◆ **Task 1**: Update the listing by changing every "Dress" to "Gown" and leaving everything else as it is.

◆ **Selected excerpt**:
..........

What does a graveyard have in common with animated characters? The answer is bones. Bones are used as an underlying structure attached to a character that is to be animated. By using a bones structure, you can produce complex character motions by simply animating the bones and not having to move all the vertices associated with a high-resolution character.
Although Max includes a prebuilt skeleton with its Biped system, at times you may want to build a custom bones system because not all characters stand on two feet. Have you ever seen a sci-fi movie in which the alien was less than human-like? If your character can't be created by modifying a biped, then you need to use the traditional manual methods of rigging.
This chapter focuses on the process of manually rigging a character, which, depending on the complexity of your character, could end up being even easier than working with bipeds. It also gives you a clear idea of concepts of rigging.
A rigged character starts with a linked hierarchy. A linked hierarchy attaches, or links, one object to another and makes it possible to transform the attached object by moving the one to which it is linked. The arm is a classic example of a linked hierarchy: When the shoulder rotates, so do the elbow, wrist, and fingers. Establishing linked hierarchies can make moving, positioning, and animating many objects easy.
A bones system is a unique case of a linked hierarchy that has a specific structure. You can create a structure of bones from an existing hierarchy, or you can create a bones system and attach objects to it. A key advantage of a bones system is that you can use IK (inverse kinematics) Solvers to manipulate and animate the structure. These IK Solvers enable the parents to rotate when the children are moved. In this way, the IK Solver maintains the chain integrity. Another advantage of a bones structure is that you can constrain the motion of bones so the motion is forced to be realistic, just like a real character.
Note
IK Solvers are covered in Chapter 41, "Working with Inverse Kinematics."

..........

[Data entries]
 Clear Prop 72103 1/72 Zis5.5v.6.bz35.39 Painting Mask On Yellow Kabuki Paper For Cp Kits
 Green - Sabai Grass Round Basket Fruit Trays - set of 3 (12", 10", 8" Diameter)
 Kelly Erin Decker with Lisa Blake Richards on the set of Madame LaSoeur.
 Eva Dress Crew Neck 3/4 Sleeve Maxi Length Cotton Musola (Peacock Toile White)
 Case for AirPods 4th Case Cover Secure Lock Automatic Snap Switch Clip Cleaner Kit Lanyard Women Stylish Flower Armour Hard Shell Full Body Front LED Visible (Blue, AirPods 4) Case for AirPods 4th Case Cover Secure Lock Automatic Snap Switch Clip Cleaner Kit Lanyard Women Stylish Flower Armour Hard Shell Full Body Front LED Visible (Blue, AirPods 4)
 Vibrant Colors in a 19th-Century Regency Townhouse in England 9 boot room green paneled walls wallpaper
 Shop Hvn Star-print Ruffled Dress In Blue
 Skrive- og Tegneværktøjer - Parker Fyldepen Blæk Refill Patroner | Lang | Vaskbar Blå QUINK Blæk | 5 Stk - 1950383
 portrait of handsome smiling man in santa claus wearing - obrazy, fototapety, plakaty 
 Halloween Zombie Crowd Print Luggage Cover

..........

◆ **Task 2**: In the text on bones and character rigging, name the body parts listed in the arm example of a linked hierarchy.

◆ **Answer space 1**:
 Clear Prop 72103 1/72 Zis5.5v.6.bz35.39 Painting Mask On Yellow Kabuki Paper For Cp Kits
 Green - Sabai Grass Round Basket Fruit Trays - set of 3 (12", 10", 8" Diameter)
 Kelly Erin Decker with Lisa Blake Richards on the set of Madame LaSoeur.
 Eva Gown Crew Neck 3/4 Sleeve Maxi Length Cotton Musola (Peacock Toile White)
 Case for AirPods 4th Case Cover Secure Lock Automatic Snap Switch Clip Cleaner Kit Lanyard Women Stylish Flower Armour Hard Shell Full Body Front LED Visible (Blue, AirPods 4) Case for AirPods 4th Case Cover Secure Lock Automatic Snap Switch Clip Cleaner Kit Lanyard Women Stylish Flower Armour Hard Shell Full Body Front LED Visible (Blue, AirPods 4)
 Vibrant Colors in a 19th-Century Regency Townhouse in England 9 boot room green paneled walls wallpaper
 Shop Hvn Star-print Ruffled Gown In Blue
 Skrive- og Tegneværktøjer - Parker Fyldepen Blæk Refill Patroner | Lang | Vaskbar Blå QUINK Blæk | 5 Stk - 1950383
 portrait of handsome smiling man in santa claus wearing - obrazy, fototapety, plakaty 
 Halloween Zombie Crowd Print Luggage Cover

◆ **Answer space 2**: Shoulder, elbow, wrist, fingers